--- Given text ---
In addition to direct gender inequalities in rights and access to land, women carry far more responsibility than men for family reproduction and unpaid care work, particularly in areas such as child care, ensuring that food is available for the family, and taking care of the sick at home and in the community. This has an impact on women’s time, finances, and well-being, thus affecting their ability to assert land rights and benefit from land use. Interventions, such as those to increase agricultural production, that do not take this into consideration, can add to women’s burden with negative outcomes for their quality of life [9,47,48,49].

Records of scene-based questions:
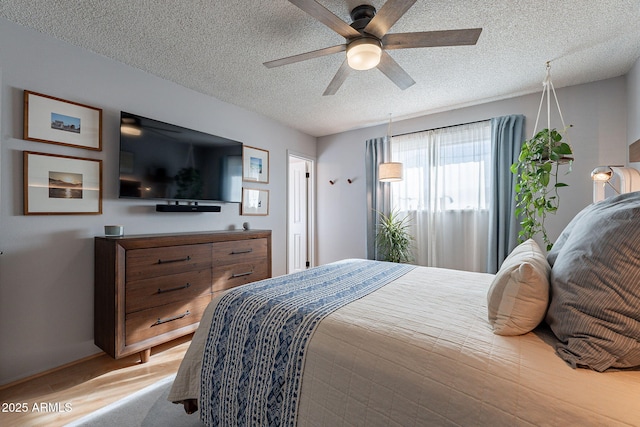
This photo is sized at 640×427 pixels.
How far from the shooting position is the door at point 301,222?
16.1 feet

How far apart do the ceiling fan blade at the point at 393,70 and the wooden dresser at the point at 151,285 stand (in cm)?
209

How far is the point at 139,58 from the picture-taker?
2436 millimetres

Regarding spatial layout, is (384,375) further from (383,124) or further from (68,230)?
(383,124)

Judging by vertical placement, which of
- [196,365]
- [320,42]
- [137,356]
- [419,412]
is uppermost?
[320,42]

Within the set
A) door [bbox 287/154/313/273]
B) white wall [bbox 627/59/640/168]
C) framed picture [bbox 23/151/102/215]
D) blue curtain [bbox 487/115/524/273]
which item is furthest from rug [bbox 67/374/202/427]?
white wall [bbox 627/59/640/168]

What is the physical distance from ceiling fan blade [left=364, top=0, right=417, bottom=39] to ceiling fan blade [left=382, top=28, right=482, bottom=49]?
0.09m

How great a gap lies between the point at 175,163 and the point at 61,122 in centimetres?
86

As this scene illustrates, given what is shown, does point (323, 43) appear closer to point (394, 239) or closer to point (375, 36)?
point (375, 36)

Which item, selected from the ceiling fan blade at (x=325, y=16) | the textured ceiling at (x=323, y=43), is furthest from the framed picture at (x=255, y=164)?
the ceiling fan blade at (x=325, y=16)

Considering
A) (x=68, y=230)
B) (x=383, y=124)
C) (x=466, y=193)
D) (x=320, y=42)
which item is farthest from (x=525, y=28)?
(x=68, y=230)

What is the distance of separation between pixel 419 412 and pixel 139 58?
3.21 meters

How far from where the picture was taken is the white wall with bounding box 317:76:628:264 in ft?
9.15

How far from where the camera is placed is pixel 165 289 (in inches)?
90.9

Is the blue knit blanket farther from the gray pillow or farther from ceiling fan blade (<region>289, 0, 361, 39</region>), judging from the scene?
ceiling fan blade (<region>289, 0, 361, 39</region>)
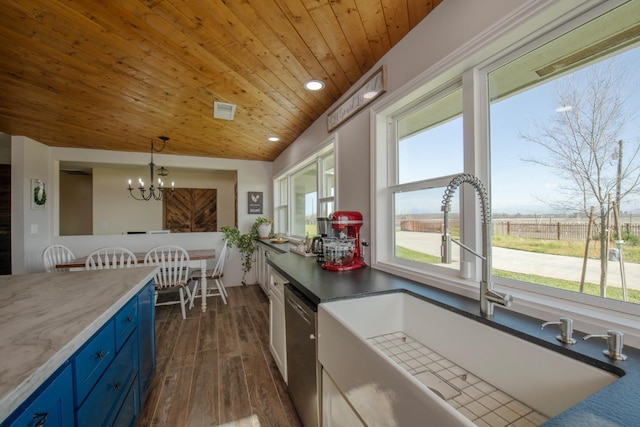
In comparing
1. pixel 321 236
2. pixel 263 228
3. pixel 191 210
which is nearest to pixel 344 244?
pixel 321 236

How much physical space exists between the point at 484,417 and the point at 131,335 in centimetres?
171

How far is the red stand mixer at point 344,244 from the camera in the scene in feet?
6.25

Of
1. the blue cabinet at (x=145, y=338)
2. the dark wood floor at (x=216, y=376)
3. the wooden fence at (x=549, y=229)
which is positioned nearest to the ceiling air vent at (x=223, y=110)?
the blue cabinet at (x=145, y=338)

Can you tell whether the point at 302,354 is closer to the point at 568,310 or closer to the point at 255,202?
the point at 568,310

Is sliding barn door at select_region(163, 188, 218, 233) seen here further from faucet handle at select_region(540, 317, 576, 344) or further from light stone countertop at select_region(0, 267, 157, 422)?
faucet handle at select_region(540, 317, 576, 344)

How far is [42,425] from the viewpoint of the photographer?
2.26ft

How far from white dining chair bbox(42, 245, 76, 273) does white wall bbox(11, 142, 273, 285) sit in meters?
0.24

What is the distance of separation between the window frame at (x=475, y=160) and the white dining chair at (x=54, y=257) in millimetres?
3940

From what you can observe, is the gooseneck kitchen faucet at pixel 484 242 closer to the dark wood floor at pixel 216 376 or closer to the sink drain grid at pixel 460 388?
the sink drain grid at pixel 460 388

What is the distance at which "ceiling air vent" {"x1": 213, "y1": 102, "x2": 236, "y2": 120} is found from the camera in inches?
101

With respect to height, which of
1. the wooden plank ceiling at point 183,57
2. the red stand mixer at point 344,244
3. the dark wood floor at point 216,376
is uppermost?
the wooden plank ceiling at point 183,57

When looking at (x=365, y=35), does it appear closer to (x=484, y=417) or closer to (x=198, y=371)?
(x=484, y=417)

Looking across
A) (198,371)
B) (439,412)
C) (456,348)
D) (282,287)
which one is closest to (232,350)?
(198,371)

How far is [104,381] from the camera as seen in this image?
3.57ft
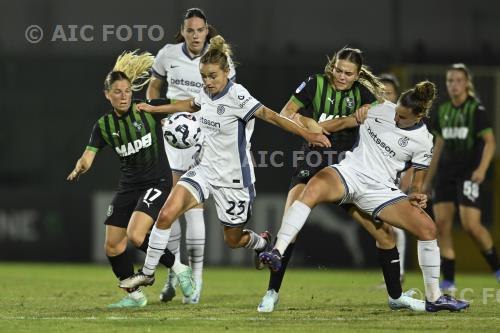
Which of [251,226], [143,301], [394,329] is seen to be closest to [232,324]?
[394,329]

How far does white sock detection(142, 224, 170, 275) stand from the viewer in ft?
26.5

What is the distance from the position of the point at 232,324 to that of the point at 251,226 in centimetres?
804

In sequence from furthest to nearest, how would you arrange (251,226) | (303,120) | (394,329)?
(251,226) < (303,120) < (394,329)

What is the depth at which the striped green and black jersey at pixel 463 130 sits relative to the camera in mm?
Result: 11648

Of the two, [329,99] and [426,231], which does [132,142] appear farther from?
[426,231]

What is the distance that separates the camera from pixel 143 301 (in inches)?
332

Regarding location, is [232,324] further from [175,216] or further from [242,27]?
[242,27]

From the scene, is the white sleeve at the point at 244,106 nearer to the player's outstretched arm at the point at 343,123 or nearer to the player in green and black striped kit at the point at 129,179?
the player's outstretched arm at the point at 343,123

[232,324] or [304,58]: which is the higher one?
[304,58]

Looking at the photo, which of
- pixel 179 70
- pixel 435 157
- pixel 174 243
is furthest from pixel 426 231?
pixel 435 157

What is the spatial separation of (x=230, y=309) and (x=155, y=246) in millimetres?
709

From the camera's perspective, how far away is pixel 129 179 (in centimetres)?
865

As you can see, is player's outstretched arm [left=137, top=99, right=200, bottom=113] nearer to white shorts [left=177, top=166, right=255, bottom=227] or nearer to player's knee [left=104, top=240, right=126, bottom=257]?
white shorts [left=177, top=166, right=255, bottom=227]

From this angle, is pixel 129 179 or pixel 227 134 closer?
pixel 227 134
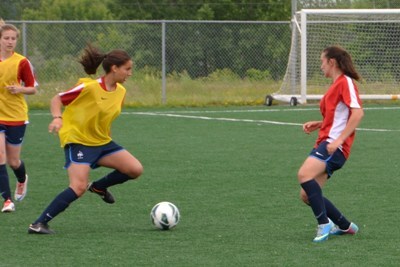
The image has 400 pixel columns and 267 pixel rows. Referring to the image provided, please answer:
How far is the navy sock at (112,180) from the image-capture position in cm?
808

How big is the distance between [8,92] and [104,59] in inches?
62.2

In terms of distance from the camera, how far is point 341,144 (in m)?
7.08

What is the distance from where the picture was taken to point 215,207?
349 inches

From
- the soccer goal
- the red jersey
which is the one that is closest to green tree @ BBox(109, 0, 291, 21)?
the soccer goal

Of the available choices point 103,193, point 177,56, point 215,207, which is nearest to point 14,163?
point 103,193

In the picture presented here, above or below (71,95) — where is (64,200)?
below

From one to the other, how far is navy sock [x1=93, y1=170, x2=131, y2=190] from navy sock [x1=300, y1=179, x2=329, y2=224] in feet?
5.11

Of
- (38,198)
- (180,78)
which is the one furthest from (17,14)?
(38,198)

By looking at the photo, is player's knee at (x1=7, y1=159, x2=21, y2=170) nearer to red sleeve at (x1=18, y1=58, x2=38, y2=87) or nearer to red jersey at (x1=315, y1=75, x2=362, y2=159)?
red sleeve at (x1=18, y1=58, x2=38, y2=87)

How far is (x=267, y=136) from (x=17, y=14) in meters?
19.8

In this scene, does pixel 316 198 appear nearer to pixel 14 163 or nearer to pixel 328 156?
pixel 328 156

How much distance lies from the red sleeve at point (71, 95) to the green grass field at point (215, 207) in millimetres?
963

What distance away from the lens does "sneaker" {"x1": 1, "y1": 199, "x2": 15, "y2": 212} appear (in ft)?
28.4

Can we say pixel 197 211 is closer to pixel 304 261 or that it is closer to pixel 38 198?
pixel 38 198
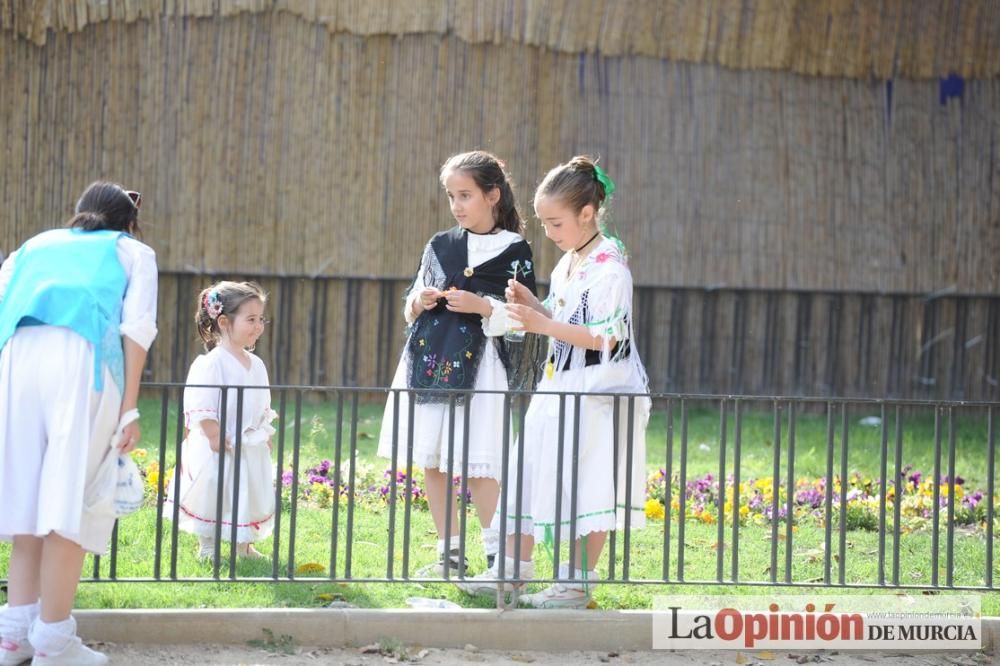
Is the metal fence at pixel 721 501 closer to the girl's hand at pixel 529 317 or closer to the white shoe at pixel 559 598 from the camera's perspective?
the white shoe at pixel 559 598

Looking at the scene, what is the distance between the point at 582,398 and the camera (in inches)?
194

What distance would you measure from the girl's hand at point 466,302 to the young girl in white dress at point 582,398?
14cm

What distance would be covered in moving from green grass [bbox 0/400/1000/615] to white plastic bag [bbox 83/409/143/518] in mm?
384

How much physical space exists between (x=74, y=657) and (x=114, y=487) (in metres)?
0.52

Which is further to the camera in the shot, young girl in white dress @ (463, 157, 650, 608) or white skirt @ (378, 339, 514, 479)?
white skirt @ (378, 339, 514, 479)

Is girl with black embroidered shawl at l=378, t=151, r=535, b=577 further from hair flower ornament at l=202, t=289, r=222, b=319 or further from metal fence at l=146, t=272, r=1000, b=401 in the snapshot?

--- Direction ---
Edit the passage on women's land rights and care work. Begin at the words "In addition to", stop after "of life [9,47,48,49].", and replace "unpaid care work" with "unremunerated care work".

--- Exercise output ---
In addition to direct gender inequalities in rights and access to land, women carry far more responsibility than men for family reproduction and unremunerated care work, particularly in areas such as child care, ensuring that food is available for the family, and taking care of the sick at home and in the community. This has an impact on women’s time, finances, and well-being, thus affecting their ability to assert land rights and benefit from land use. Interventions, such as those to increase agricultural production, that do not take this into consideration, can add to women’s burden with negative outcomes for their quality of life [9,47,48,49].